姝昭仪是真的没打算对她做些什么,正如慕太后所言,如今她的孩子才是最为重要的,无关的人等哪里会让她多放些心神,不过倒是在夏青的表露下,内侍监当然就又知道了这平婕妤可是又惹到了姝昭仪,在这宫廷中能爬上去当个管事的,眼力见可是有的,前面徐贵妃身边的细语姑娘就交代过要好好照顾平婕妤,这会儿平婕妤又得罪了姝昭仪,啧啧,平婕妤可真是“好福气”!
第二日的早朝,众位大臣就好像提前约定好了一般,一个接着一个的上奏,于是朝堂上一时间都是关于姝昭仪妖妃祸国的言论更是沸沸扬扬,之前的梁轩的教训对这些大臣们似乎没有一点的影响。
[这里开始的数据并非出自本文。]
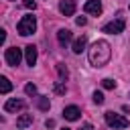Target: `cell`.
<instances>
[{"instance_id": "8", "label": "cell", "mask_w": 130, "mask_h": 130, "mask_svg": "<svg viewBox=\"0 0 130 130\" xmlns=\"http://www.w3.org/2000/svg\"><path fill=\"white\" fill-rule=\"evenodd\" d=\"M59 10L63 16H71L75 12V0H61L59 2Z\"/></svg>"}, {"instance_id": "15", "label": "cell", "mask_w": 130, "mask_h": 130, "mask_svg": "<svg viewBox=\"0 0 130 130\" xmlns=\"http://www.w3.org/2000/svg\"><path fill=\"white\" fill-rule=\"evenodd\" d=\"M57 73H59L61 81H65V79H67V75H69V73H67V67H65L63 63H59V65H57Z\"/></svg>"}, {"instance_id": "18", "label": "cell", "mask_w": 130, "mask_h": 130, "mask_svg": "<svg viewBox=\"0 0 130 130\" xmlns=\"http://www.w3.org/2000/svg\"><path fill=\"white\" fill-rule=\"evenodd\" d=\"M24 91H26L28 95H35V93H37V85H35V83H26V85H24Z\"/></svg>"}, {"instance_id": "11", "label": "cell", "mask_w": 130, "mask_h": 130, "mask_svg": "<svg viewBox=\"0 0 130 130\" xmlns=\"http://www.w3.org/2000/svg\"><path fill=\"white\" fill-rule=\"evenodd\" d=\"M71 39H73V37H71V30H69V28H61V30L57 32V41H59V45H63V47L69 45Z\"/></svg>"}, {"instance_id": "12", "label": "cell", "mask_w": 130, "mask_h": 130, "mask_svg": "<svg viewBox=\"0 0 130 130\" xmlns=\"http://www.w3.org/2000/svg\"><path fill=\"white\" fill-rule=\"evenodd\" d=\"M32 124V114H22V116H18L16 118V128H28Z\"/></svg>"}, {"instance_id": "20", "label": "cell", "mask_w": 130, "mask_h": 130, "mask_svg": "<svg viewBox=\"0 0 130 130\" xmlns=\"http://www.w3.org/2000/svg\"><path fill=\"white\" fill-rule=\"evenodd\" d=\"M55 91H57V93H65V85H63L61 81H59V83H55Z\"/></svg>"}, {"instance_id": "4", "label": "cell", "mask_w": 130, "mask_h": 130, "mask_svg": "<svg viewBox=\"0 0 130 130\" xmlns=\"http://www.w3.org/2000/svg\"><path fill=\"white\" fill-rule=\"evenodd\" d=\"M4 59H6V63H8L10 67H16V65L20 63V59H22V51L16 49V47H10V49H6Z\"/></svg>"}, {"instance_id": "5", "label": "cell", "mask_w": 130, "mask_h": 130, "mask_svg": "<svg viewBox=\"0 0 130 130\" xmlns=\"http://www.w3.org/2000/svg\"><path fill=\"white\" fill-rule=\"evenodd\" d=\"M124 26H126L124 18H116V20H112V22H108V24L104 26V32H110V35H120V32L124 30Z\"/></svg>"}, {"instance_id": "1", "label": "cell", "mask_w": 130, "mask_h": 130, "mask_svg": "<svg viewBox=\"0 0 130 130\" xmlns=\"http://www.w3.org/2000/svg\"><path fill=\"white\" fill-rule=\"evenodd\" d=\"M89 63L93 67H104L110 57H112V49H110V43L108 41H95L91 47H89Z\"/></svg>"}, {"instance_id": "17", "label": "cell", "mask_w": 130, "mask_h": 130, "mask_svg": "<svg viewBox=\"0 0 130 130\" xmlns=\"http://www.w3.org/2000/svg\"><path fill=\"white\" fill-rule=\"evenodd\" d=\"M102 85H104V89H114V87H116V81H114V79H104Z\"/></svg>"}, {"instance_id": "25", "label": "cell", "mask_w": 130, "mask_h": 130, "mask_svg": "<svg viewBox=\"0 0 130 130\" xmlns=\"http://www.w3.org/2000/svg\"><path fill=\"white\" fill-rule=\"evenodd\" d=\"M61 130H71V128H61Z\"/></svg>"}, {"instance_id": "6", "label": "cell", "mask_w": 130, "mask_h": 130, "mask_svg": "<svg viewBox=\"0 0 130 130\" xmlns=\"http://www.w3.org/2000/svg\"><path fill=\"white\" fill-rule=\"evenodd\" d=\"M83 10L87 12V14H102V2L100 0H87L85 2V6H83Z\"/></svg>"}, {"instance_id": "14", "label": "cell", "mask_w": 130, "mask_h": 130, "mask_svg": "<svg viewBox=\"0 0 130 130\" xmlns=\"http://www.w3.org/2000/svg\"><path fill=\"white\" fill-rule=\"evenodd\" d=\"M10 89H12V83L8 81V77L2 75V77H0V91H2V93H8Z\"/></svg>"}, {"instance_id": "16", "label": "cell", "mask_w": 130, "mask_h": 130, "mask_svg": "<svg viewBox=\"0 0 130 130\" xmlns=\"http://www.w3.org/2000/svg\"><path fill=\"white\" fill-rule=\"evenodd\" d=\"M49 106H51L49 98H45V95H43V98L39 100V108H41V110H49Z\"/></svg>"}, {"instance_id": "19", "label": "cell", "mask_w": 130, "mask_h": 130, "mask_svg": "<svg viewBox=\"0 0 130 130\" xmlns=\"http://www.w3.org/2000/svg\"><path fill=\"white\" fill-rule=\"evenodd\" d=\"M93 102L95 104H104V93L102 91H93Z\"/></svg>"}, {"instance_id": "10", "label": "cell", "mask_w": 130, "mask_h": 130, "mask_svg": "<svg viewBox=\"0 0 130 130\" xmlns=\"http://www.w3.org/2000/svg\"><path fill=\"white\" fill-rule=\"evenodd\" d=\"M24 108V102L22 100H16V98H12V100H8L6 104H4V110L6 112H18V110H22Z\"/></svg>"}, {"instance_id": "9", "label": "cell", "mask_w": 130, "mask_h": 130, "mask_svg": "<svg viewBox=\"0 0 130 130\" xmlns=\"http://www.w3.org/2000/svg\"><path fill=\"white\" fill-rule=\"evenodd\" d=\"M24 59H26V63H28L30 67L37 63V47H35V45H26V47H24Z\"/></svg>"}, {"instance_id": "7", "label": "cell", "mask_w": 130, "mask_h": 130, "mask_svg": "<svg viewBox=\"0 0 130 130\" xmlns=\"http://www.w3.org/2000/svg\"><path fill=\"white\" fill-rule=\"evenodd\" d=\"M79 108L77 106H67V108H63V118L65 120H69V122H75V120H79Z\"/></svg>"}, {"instance_id": "22", "label": "cell", "mask_w": 130, "mask_h": 130, "mask_svg": "<svg viewBox=\"0 0 130 130\" xmlns=\"http://www.w3.org/2000/svg\"><path fill=\"white\" fill-rule=\"evenodd\" d=\"M75 22H77L79 26H83V24L87 22V18H85V16H77V18H75Z\"/></svg>"}, {"instance_id": "21", "label": "cell", "mask_w": 130, "mask_h": 130, "mask_svg": "<svg viewBox=\"0 0 130 130\" xmlns=\"http://www.w3.org/2000/svg\"><path fill=\"white\" fill-rule=\"evenodd\" d=\"M22 4H24V8H32V10H35V6H37V4H35V0H24Z\"/></svg>"}, {"instance_id": "3", "label": "cell", "mask_w": 130, "mask_h": 130, "mask_svg": "<svg viewBox=\"0 0 130 130\" xmlns=\"http://www.w3.org/2000/svg\"><path fill=\"white\" fill-rule=\"evenodd\" d=\"M104 118H106L108 126H112V128H128V120L124 116L116 114V112H106Z\"/></svg>"}, {"instance_id": "24", "label": "cell", "mask_w": 130, "mask_h": 130, "mask_svg": "<svg viewBox=\"0 0 130 130\" xmlns=\"http://www.w3.org/2000/svg\"><path fill=\"white\" fill-rule=\"evenodd\" d=\"M81 130H93V128H91V124H83V126H81Z\"/></svg>"}, {"instance_id": "23", "label": "cell", "mask_w": 130, "mask_h": 130, "mask_svg": "<svg viewBox=\"0 0 130 130\" xmlns=\"http://www.w3.org/2000/svg\"><path fill=\"white\" fill-rule=\"evenodd\" d=\"M4 41H6V30L2 28V30H0V43H4Z\"/></svg>"}, {"instance_id": "13", "label": "cell", "mask_w": 130, "mask_h": 130, "mask_svg": "<svg viewBox=\"0 0 130 130\" xmlns=\"http://www.w3.org/2000/svg\"><path fill=\"white\" fill-rule=\"evenodd\" d=\"M85 45H87V39H85V35H81L79 39H75L73 41V53H81V51H85Z\"/></svg>"}, {"instance_id": "2", "label": "cell", "mask_w": 130, "mask_h": 130, "mask_svg": "<svg viewBox=\"0 0 130 130\" xmlns=\"http://www.w3.org/2000/svg\"><path fill=\"white\" fill-rule=\"evenodd\" d=\"M16 28H18V35L28 37V35H32V32L37 30V18H35L32 14H26V16L20 18V22H18Z\"/></svg>"}]
</instances>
于是今日的早朝不欢而散,顾明渊也只能暂时将此事压下来,散朝后,安德子半路上将慕元鑫截了下来。
“今天这是怎么回事?”一个个的怎么都将眼睛死死盯在姝昭仪的身上?御书房里,顾明渊面色冷凝的端坐在桌案后面,曲起食指一声一声的敲击着桌面,沉闷的敲击声一如此时御书房沉闷的气氛。
“回禀陛下,姝昭仪的妖妃之名似乎一夜之间就传播开来,等微臣发现的时候,流言的势头就已经遏制不住了,如今京城里更是人人都言姝昭仪妖妃媚主,此女定是要祸乱朝堂的。”慕元鑫这话说得也很无奈,他这侄女哪里就是妖妃了,不过就是得宠一点罢了。
“荒谬!”顾明渊怒声道。
“皇上,如今这样的流言在京城中已是人人皆知了,京城百姓如今人人皆以为姝昭仪妖妃媚主,流言愈演愈烈终是会伤害到姝昭仪,我们不能再任由流言这样发展下去了。”慕元鑫沉声说道。当务之急是先要将流言平息,那些人传播宣扬这样的流言不过是想以之作为他们的武器,这样当然是会伤害到姝昭仪,因为他们就是冲着她来的。
顾明渊眉峰紧皱,眉间形成一个川字,慢声说道:“舅舅还得早日查出流言的来源。”
慕元鑫点头,他们已经再查了,不过还需要时间。